Scene-based spatial questions
+--

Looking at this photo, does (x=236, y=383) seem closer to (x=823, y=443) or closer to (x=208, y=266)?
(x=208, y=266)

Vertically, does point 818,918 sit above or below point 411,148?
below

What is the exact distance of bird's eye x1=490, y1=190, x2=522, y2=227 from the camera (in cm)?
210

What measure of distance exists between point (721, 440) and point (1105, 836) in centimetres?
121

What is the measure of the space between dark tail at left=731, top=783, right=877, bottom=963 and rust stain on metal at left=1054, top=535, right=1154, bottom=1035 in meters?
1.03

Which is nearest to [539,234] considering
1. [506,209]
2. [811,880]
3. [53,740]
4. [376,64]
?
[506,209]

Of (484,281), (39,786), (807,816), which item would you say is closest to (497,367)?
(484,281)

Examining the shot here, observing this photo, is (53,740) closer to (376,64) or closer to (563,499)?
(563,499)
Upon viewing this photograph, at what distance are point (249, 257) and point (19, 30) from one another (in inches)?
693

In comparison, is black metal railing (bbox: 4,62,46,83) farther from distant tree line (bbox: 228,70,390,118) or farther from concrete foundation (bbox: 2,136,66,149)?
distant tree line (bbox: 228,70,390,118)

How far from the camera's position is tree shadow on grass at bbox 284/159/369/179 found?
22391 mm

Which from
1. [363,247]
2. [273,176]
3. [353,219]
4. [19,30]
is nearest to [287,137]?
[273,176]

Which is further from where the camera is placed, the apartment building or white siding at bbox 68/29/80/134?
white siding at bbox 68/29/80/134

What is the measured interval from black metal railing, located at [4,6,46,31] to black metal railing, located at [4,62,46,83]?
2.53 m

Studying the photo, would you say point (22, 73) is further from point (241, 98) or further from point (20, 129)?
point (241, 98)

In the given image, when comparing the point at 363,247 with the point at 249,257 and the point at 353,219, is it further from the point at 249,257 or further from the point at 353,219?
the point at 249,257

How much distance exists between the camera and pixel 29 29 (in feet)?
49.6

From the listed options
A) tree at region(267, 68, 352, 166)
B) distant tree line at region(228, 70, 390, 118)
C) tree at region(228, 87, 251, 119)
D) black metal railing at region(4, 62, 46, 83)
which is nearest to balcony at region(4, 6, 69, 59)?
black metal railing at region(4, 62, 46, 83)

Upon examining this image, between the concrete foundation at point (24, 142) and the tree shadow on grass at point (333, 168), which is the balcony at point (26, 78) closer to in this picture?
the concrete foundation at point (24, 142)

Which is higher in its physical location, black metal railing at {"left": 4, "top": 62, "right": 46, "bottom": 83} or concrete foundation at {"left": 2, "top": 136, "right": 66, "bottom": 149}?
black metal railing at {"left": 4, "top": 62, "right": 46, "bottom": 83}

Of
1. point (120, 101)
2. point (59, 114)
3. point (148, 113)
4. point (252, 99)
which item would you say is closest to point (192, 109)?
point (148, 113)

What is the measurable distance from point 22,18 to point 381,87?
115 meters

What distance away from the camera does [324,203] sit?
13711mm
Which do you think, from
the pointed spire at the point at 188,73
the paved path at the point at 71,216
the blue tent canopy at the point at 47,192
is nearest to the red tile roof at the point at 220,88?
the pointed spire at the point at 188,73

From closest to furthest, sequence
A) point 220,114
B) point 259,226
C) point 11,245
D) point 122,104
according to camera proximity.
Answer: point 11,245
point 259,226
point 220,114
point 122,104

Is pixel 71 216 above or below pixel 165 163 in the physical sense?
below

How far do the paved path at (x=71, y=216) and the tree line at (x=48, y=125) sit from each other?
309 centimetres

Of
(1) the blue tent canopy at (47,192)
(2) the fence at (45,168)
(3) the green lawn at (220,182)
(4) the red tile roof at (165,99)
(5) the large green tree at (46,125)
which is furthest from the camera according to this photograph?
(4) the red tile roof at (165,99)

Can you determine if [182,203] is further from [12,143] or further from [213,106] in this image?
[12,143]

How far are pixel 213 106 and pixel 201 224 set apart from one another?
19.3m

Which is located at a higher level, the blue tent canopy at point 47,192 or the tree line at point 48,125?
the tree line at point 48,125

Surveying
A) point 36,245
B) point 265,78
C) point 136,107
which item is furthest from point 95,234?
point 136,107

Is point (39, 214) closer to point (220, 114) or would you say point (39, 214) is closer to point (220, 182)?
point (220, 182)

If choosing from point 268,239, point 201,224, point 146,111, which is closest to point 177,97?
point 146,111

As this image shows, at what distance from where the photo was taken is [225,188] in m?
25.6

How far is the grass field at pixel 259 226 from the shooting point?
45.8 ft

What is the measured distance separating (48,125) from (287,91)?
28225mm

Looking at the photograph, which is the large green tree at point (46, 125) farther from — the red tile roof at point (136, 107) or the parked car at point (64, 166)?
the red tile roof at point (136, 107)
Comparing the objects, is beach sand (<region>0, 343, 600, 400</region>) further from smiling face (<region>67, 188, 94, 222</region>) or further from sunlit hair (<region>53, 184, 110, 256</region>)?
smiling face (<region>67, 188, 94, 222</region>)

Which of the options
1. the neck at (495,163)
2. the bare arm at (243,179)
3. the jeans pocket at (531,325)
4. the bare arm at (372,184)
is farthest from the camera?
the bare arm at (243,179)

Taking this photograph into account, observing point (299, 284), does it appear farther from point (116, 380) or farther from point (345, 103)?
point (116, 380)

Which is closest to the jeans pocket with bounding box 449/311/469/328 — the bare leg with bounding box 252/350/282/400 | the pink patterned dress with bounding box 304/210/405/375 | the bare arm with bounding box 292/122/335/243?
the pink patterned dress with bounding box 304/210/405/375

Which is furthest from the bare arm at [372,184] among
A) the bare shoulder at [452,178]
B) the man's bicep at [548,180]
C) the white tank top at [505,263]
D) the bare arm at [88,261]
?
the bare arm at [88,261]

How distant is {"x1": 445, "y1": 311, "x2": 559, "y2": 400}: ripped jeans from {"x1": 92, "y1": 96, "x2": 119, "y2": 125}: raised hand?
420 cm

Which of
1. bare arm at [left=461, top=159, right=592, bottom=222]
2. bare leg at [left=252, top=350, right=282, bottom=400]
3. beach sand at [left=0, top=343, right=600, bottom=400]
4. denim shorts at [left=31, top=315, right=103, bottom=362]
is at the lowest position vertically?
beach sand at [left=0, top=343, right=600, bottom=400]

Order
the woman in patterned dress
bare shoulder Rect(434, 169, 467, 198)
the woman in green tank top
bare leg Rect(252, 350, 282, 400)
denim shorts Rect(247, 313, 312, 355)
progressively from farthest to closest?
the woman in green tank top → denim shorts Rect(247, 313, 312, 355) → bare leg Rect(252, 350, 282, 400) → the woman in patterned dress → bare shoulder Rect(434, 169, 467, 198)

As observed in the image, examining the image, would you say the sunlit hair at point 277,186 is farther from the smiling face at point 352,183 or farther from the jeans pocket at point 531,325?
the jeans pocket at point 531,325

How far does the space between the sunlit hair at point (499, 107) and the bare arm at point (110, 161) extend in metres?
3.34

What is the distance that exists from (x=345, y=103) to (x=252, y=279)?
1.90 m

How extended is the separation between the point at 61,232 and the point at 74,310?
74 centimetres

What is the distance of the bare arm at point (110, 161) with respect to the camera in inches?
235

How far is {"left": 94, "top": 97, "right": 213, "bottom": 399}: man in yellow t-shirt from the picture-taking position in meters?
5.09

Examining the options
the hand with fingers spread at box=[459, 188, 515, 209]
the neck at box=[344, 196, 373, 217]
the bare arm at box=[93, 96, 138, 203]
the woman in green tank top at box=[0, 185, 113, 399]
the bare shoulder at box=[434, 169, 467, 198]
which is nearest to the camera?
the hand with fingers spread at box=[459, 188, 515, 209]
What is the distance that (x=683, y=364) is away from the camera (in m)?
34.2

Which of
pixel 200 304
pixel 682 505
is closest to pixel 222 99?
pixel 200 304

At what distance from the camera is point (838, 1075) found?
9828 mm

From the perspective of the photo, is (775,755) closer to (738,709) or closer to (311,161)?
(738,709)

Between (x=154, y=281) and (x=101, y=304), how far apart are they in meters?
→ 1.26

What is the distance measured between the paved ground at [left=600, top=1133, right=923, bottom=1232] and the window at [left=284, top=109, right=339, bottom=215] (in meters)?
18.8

+--

**Short task**. Your output consists solely of the lines from the one with "How far does" through the last line, copied exactly.

**The result**.
How far does the space between the sunlit hair at point (499, 107) and the bare arm at point (110, 161) extend in metres?
3.34

What is the distance that exists from (x=345, y=103) to (x=252, y=279)?
1.90 m

How extended is the separation between the point at 61,232 and the point at 74,310?
74 centimetres

What is the distance of the bare arm at point (110, 161) with respect to the camera in inches?
235

How far is {"left": 94, "top": 97, "right": 213, "bottom": 399}: man in yellow t-shirt from the picture-taking position in meters?
5.09

Examining the options
the hand with fingers spread at box=[459, 188, 515, 209]
the neck at box=[344, 196, 373, 217]
the bare arm at box=[93, 96, 138, 203]
the woman in green tank top at box=[0, 185, 113, 399]
the bare shoulder at box=[434, 169, 467, 198]
which is nearest to the camera?
the hand with fingers spread at box=[459, 188, 515, 209]
What is the distance that (x=683, y=364) is away from the camera (in m)?
34.2

Which of
pixel 200 304
pixel 682 505
is closest to pixel 222 99?
pixel 200 304

At what distance from the camera is point (838, 1075) found?
9828 mm

From the perspective of the photo, is (775,755) closer to (738,709) or closer to (311,161)?
(738,709)

Between (x=154, y=281) and (x=101, y=304), how far apart are they in meters?
→ 1.26

What is the distance measured between the paved ground at [left=600, top=1133, right=923, bottom=1232] and the window at [left=284, top=109, right=339, bottom=215] (in meters)?
18.8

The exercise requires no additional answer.